In March 2022, the brothers started the Awesome Coffee Club, with an identical business model and goal to the Awesome Socks Club. The coffee is ethically sourced from Colombia via the brothers' sourcing partner Sucafina. The beans are then roasted in St. Louis, Missouri, and distributed through DFTBA's fulfillment center in Missoula, Montana.

Views
The Green brothers have discussed several educational, political, philosophical, and moral topics in their videos. Speaking about what subjects he would like to teach on the Crash Course channel, John stated, "I'm very interested in economics and personal finance (I sometimes post at r/personalfinance) and literature and philosophy and anthropology and the list goes on and on." Both Hank and John have been referred to as philosophers of sorts. Additionally, the Greens have been described as "charismatic, real, charmingly nerdy, and unquestionably talented", as well as "funny – an insightful, inclusive, not mean kind of funny", by The Wire, a sister site of The Atlantic. In their youth, the Greens' parents encouraged the brothers to discuss big issues at the dinner table, and John often argued about philosophy and ethics.

Online video
Both John and Hank have expressed their liking for online video as a platform and culture. Their careers are heavily invested upon online video, and in 2010, they founded the aforementioned VidCon. Hank and John founded the event, believing that somebody else would do so eventually, and that video blogging was becoming more of an industry. Hank has been documented to be active in the crowdfunding field, and would establish Subbable, allowing online content creators to have an alternative funding source aside from video advertising.

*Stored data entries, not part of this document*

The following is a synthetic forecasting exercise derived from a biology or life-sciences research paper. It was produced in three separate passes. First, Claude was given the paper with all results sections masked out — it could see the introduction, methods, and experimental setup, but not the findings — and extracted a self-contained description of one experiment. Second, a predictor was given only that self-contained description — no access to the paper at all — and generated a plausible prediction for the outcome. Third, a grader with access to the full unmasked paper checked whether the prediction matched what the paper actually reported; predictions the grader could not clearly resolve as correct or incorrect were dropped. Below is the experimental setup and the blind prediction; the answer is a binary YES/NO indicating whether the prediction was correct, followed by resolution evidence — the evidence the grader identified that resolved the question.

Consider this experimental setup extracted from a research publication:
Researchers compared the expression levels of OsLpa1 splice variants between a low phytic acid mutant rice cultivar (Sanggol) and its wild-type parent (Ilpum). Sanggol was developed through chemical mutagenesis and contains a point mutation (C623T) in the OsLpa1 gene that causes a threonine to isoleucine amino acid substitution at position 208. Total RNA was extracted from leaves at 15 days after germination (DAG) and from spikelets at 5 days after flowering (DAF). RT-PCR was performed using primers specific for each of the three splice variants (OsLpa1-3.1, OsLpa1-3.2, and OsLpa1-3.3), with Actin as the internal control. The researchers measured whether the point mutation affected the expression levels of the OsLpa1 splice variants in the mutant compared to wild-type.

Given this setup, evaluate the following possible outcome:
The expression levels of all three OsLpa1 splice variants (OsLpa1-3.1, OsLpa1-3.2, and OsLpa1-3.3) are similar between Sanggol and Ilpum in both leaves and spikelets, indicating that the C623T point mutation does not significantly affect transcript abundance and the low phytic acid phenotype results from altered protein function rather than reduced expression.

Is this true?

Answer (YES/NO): YES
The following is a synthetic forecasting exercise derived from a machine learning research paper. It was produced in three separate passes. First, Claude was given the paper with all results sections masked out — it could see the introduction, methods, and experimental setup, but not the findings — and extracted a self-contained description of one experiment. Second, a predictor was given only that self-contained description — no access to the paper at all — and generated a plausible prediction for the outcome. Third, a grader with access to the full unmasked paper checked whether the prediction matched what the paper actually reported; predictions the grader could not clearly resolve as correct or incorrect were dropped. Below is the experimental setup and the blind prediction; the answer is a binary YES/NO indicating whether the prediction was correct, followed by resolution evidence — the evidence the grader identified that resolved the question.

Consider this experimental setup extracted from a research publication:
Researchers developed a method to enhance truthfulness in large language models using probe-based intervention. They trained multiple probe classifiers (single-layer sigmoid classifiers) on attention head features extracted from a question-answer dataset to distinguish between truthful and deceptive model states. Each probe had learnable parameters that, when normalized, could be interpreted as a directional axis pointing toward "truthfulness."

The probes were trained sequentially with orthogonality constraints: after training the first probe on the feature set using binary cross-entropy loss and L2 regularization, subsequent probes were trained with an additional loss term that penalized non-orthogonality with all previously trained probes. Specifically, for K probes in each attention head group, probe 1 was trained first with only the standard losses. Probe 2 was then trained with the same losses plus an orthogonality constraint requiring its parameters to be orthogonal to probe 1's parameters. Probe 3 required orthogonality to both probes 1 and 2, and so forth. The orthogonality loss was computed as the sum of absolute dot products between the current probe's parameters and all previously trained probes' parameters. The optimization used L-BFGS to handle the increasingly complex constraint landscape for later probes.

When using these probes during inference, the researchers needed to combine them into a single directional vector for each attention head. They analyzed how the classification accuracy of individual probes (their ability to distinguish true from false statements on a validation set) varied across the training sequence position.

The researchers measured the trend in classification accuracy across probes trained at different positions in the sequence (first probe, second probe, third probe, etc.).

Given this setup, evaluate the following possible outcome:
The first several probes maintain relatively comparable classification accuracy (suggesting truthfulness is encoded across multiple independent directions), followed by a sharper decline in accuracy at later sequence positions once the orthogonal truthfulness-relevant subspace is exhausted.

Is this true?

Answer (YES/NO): NO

In a 2015 speech spoken to advertising executives at YouTube's Brandcast event, John stated, "I and the most passionate creators on YouTube ... we're not in the distraction business. We're in the community business, and number of eyeballs is a terrible metric for my business." John elaborated on his valuing of engagement and connection over raw viewing numbers stating, "I don't care how many people watch or read something I make. I care how many people love what I make."

Religion

The Green brothers have discussed religion in their videos. However, in one video, John states that religion is a, "topic we've been reluctant to discuss over the years, mostly because the quality of discourse about religion on the internet is atrocious."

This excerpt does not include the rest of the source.